--- WORK INSTRUCTIONS ---
Verbatim copy, images removed: write out the entries below.

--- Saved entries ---

━━━

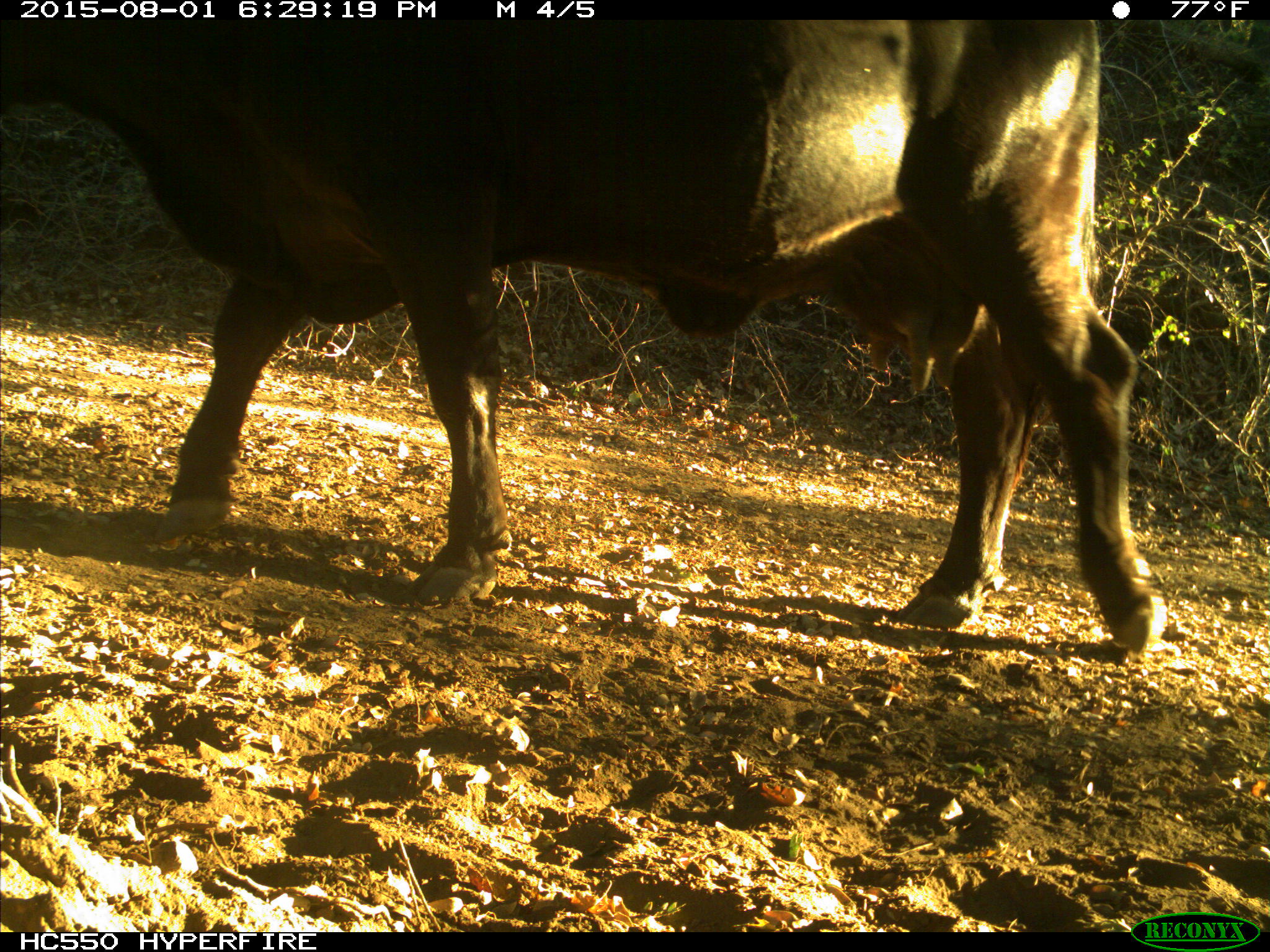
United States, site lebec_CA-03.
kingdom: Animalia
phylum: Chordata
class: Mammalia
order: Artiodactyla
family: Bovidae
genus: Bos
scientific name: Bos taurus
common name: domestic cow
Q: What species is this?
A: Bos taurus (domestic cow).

━━━

--- SOLUTION TO THIS TASK ---
United States, site lebec_CA-03.
kingdom: Animalia
phylum: Chordata
class: Mammalia
order: Artiodactyla
family: Bovidae
genus: Bos
scientific name: Bos taurus
common name: domestic cow
Q: What species is this?
A: Bos taurus (domestic cow).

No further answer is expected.